> _Requirements_: Copy out all of the material below word for word, keeping every line in the same order.

> _Record excerpts_:

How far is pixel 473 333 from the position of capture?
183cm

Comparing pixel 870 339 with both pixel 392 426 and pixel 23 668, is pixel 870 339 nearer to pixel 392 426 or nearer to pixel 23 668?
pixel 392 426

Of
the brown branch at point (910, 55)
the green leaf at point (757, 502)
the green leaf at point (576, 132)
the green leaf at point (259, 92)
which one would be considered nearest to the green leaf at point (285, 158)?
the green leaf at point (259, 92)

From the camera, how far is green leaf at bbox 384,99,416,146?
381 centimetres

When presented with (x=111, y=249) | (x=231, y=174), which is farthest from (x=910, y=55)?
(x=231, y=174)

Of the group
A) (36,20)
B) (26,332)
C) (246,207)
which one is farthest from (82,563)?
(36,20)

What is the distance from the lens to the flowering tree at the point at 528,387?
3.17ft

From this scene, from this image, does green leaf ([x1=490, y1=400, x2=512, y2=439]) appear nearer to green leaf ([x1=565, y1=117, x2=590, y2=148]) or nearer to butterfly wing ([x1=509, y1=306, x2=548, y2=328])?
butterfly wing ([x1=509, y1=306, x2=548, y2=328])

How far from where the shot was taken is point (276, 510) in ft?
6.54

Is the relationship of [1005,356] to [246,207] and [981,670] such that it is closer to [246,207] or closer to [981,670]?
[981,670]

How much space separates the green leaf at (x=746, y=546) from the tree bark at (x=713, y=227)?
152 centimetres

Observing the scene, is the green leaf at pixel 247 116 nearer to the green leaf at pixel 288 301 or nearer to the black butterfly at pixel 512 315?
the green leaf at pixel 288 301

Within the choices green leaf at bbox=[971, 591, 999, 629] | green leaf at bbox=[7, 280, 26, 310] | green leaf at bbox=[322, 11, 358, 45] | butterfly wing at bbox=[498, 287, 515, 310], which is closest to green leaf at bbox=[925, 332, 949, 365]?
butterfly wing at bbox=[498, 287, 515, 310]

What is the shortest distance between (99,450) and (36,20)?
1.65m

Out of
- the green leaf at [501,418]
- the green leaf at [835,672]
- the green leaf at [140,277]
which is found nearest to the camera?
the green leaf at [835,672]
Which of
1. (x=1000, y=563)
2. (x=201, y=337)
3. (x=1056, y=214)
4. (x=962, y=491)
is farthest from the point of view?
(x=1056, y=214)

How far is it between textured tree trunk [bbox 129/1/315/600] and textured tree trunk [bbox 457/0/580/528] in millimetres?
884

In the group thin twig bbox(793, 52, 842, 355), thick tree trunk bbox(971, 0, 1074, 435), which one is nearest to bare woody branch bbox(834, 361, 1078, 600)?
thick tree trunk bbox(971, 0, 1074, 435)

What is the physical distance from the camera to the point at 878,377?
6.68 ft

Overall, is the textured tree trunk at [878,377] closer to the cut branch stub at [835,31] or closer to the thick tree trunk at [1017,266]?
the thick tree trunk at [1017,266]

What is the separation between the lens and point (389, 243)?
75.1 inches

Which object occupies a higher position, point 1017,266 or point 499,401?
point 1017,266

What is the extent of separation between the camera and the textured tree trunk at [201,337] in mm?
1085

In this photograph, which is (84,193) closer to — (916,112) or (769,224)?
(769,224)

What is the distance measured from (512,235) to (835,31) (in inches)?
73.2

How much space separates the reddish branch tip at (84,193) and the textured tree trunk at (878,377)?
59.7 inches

> _Task answer_:
How far is pixel 473 333 from the position of capture?
183cm

Comparing pixel 870 339 with both pixel 392 426 and pixel 23 668, is pixel 870 339 nearer to pixel 392 426 or nearer to pixel 23 668?
pixel 392 426

Of
the brown branch at point (910, 55)
the green leaf at point (757, 502)
the green leaf at point (576, 132)
the green leaf at point (259, 92)
which one would be considered nearest to the green leaf at point (285, 158)?
the green leaf at point (259, 92)

From the camera, how far is green leaf at bbox 384,99,416,146?
381 centimetres

When presented with (x=111, y=249) | (x=231, y=174), which is farthest from (x=910, y=55)?
(x=231, y=174)

Of the group
A) (36,20)
B) (26,332)
C) (246,207)
which one is farthest from (82,563)?
(36,20)

What is the distance from the lens to the flowering tree at the point at 528,387?
3.17ft

From this scene, from this image, does green leaf ([x1=490, y1=400, x2=512, y2=439]) appear nearer to green leaf ([x1=565, y1=117, x2=590, y2=148]) or nearer to butterfly wing ([x1=509, y1=306, x2=548, y2=328])?
butterfly wing ([x1=509, y1=306, x2=548, y2=328])

How far from where the shot was taken is point (276, 510) in ft?
6.54

Is the relationship of [1005,356] to [246,207] and [981,670] such that it is closer to [246,207] or closer to [981,670]?
[981,670]

How much space separates the green leaf at (x=746, y=546) from the tree bark at (x=713, y=227)?
152 centimetres

Observing the scene, is the green leaf at pixel 247 116 nearer to the green leaf at pixel 288 301 or nearer to the black butterfly at pixel 512 315?
the green leaf at pixel 288 301

Within the choices green leaf at bbox=[971, 591, 999, 629] | green leaf at bbox=[7, 280, 26, 310] | green leaf at bbox=[322, 11, 358, 45] | butterfly wing at bbox=[498, 287, 515, 310], which is closest to green leaf at bbox=[925, 332, 949, 365]?
butterfly wing at bbox=[498, 287, 515, 310]

What is the shortest distance between (99,450) and (36,20)?
1.65m

Out of
- the green leaf at [501,418]
- the green leaf at [835,672]
- the green leaf at [140,277]
which is found nearest to the camera?
the green leaf at [835,672]
Which of
1. (x=1000, y=563)
2. (x=201, y=337)
3. (x=1056, y=214)
4. (x=962, y=491)
is farthest from the point of view?
(x=1056, y=214)

How far is it between textured tree trunk [bbox 129/1/315/600] and textured tree trunk [bbox 457/0/580/528] in millimetres?
884

In the group thin twig bbox(793, 52, 842, 355), thick tree trunk bbox(971, 0, 1074, 435), which one is nearest to bare woody branch bbox(834, 361, 1078, 600)?
thick tree trunk bbox(971, 0, 1074, 435)

What is the physical distance from the camera to the point at 878,377?
6.68 ft

Overall, is the textured tree trunk at [878,377] closer to the cut branch stub at [835,31] or closer to the thick tree trunk at [1017,266]?
the thick tree trunk at [1017,266]

What is the separation between the lens and point (389, 243)?
75.1 inches

Which object occupies a higher position, point 1017,266 or point 499,401?
point 1017,266

What is the extent of separation between the camera and the textured tree trunk at [201,337] in mm?
1085

In this photograph, which is (84,193) closer to — (916,112) or (769,224)?
(769,224)

What is the distance measured from (512,235) to (835,31) (in inches)?
73.2

How much space separates the reddish branch tip at (84,193) and the textured tree trunk at (878,377)?
59.7 inches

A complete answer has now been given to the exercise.